GEVAL 4: DE PRIVATE STICHTING
De oprichting van een private stichting is echter niet zo eenvoudig en vrij van formaliteiten als de oprichting van een maatschap. De oprichting kan enkel bij authentieke akte, wat betekent dat u verplicht bent uw oprichtingsakte te laten notificeren bij een notaris. De statuten van een stichting dienen bepaalde vermeldingen te bevatten en te verschijnen in het Belgisch Staatsblad, dit in tegenstelling tot de maatschap waar de statuten een grote contractuele vrijheid en discretie genieten. Daarenboven dient u bij een stichting een boekhouding te voeren en de jaarrekeningen neer te leggen.
Bij het oprichten van een stichting krijgt de oprichter in ruil voor het ingebrachte vermogen certificaten. De certificaathouder kan dan samen met de stichting een overeenkomst opstellen waarin onder meer kan staan dat de stichting de eventuele opbrengst van het vermogen aan de certificaathouder moet ter beschikking stellen. De certificaten kunnen vervolgens met voorbehoud van vruchtgebruik worden geschonken aan de erfgenamen van de certificaathouder.
Door te schenken met voorbehoud van vruchtgebruik behoudt u als oprichter van de stichting het recht op het eventuele inkomen van de stichting. Tot slot is het vaak wenselijk dat de oprichter van de stichting nog steeds de controle behoudt over het beheer van het ingebrachte vermogen. Ook dat is mogelijk. Het bestuur van een private stichting dient immers te worden waargenomen door een raad van bestuur bestaande uit tenminste drie leden. Het is aan de oprichter om in de statuten te voorzien dat hij deel uitmaakt van dit orgaan samen met door hem aangeduide vertrouwenspersonen.
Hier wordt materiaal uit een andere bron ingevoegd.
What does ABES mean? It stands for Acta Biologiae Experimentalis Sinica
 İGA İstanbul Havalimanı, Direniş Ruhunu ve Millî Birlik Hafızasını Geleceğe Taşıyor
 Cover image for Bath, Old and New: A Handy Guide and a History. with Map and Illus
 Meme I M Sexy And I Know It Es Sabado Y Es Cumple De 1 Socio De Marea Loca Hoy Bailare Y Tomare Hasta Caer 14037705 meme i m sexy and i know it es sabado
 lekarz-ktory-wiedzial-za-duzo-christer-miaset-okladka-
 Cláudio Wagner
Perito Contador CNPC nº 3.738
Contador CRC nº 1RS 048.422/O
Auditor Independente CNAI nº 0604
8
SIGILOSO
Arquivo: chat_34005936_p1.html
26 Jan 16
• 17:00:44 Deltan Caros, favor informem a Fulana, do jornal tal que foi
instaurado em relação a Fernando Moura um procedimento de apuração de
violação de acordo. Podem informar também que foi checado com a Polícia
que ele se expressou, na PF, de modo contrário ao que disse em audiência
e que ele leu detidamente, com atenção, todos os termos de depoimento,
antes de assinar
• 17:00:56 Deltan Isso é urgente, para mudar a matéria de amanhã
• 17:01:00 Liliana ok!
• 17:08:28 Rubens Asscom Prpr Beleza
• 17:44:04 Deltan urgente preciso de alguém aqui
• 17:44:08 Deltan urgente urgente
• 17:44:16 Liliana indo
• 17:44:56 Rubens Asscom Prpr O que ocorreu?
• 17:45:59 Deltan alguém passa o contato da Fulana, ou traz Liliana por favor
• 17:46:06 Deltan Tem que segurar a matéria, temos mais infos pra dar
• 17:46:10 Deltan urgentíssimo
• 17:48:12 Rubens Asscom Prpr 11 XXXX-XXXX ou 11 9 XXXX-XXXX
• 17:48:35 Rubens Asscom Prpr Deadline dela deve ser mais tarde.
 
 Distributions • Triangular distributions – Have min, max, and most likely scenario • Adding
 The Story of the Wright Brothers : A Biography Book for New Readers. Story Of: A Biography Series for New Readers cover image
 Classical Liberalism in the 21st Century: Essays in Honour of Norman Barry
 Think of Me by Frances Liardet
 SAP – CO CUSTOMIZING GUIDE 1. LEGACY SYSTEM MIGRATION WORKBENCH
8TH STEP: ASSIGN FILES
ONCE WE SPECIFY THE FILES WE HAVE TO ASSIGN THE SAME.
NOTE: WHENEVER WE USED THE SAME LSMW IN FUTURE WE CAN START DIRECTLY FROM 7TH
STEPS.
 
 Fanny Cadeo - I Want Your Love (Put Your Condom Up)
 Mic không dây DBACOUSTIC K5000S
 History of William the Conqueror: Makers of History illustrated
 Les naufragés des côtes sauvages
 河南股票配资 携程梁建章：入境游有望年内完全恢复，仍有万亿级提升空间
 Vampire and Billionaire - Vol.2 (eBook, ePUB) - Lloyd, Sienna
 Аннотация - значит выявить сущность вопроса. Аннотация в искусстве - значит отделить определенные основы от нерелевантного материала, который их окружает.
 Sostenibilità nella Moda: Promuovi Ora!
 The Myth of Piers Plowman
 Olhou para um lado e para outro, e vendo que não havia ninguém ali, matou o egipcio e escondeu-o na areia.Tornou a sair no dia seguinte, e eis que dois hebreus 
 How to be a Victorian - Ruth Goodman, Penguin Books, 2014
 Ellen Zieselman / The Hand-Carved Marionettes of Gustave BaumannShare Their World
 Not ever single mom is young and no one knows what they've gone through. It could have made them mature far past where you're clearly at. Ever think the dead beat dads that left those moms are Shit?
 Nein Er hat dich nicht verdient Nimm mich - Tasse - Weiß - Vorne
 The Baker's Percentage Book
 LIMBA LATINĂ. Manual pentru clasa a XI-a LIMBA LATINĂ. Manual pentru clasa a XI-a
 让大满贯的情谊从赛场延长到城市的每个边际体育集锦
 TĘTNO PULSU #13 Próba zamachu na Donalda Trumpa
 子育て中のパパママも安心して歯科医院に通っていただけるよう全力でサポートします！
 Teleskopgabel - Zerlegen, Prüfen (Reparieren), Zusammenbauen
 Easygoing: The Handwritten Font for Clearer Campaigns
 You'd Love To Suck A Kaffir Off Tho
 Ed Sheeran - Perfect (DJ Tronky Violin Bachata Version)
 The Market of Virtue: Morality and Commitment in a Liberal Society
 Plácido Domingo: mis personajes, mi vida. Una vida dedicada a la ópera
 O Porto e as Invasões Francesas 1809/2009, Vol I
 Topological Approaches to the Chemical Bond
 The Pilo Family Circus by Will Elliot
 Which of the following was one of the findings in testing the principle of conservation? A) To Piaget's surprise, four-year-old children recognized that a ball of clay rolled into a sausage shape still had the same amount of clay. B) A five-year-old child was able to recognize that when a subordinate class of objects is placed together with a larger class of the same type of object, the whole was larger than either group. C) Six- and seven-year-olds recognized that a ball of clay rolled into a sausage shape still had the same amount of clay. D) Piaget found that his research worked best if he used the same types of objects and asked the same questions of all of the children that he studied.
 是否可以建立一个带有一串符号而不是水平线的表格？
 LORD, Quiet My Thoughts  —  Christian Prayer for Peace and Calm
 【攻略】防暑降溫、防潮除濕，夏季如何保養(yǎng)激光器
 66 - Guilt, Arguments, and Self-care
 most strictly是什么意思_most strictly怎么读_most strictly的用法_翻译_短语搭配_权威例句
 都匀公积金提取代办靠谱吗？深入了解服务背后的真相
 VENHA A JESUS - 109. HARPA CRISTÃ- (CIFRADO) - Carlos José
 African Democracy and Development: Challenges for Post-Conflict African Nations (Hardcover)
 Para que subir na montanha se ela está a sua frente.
Bijkomend is het aangeraden reeds in de statuten te voorzien dat de stichting na het overlijden van de stichter verder bestuurd zal worden door de vertrouwenspersonen, zodat uw vermogen blijft beheerd volgens de wens van de oprichter. Op die manier wordt verhinderd dat een mogelijke onenigheid tussen de erfgenamen die certificaten hebben verworven zou kunnen leiden tot een verdeling van het vermogen. De erfgenamen hebben immers enkel recht op de eventuele opbrengst van het vermogen en op kapitaaluitkeringen wanneer het bestuur zou beslissen over te gaan tot een kapitaalvermindering of liquidatie van de stichting.
Zoals gezegd is de stichting een veel loggere structuur dan de maatschap. De stichting is dan ook enkel bedoeld voor de grotere vermogens die beheerd moeten worden over verschillende generaties heen.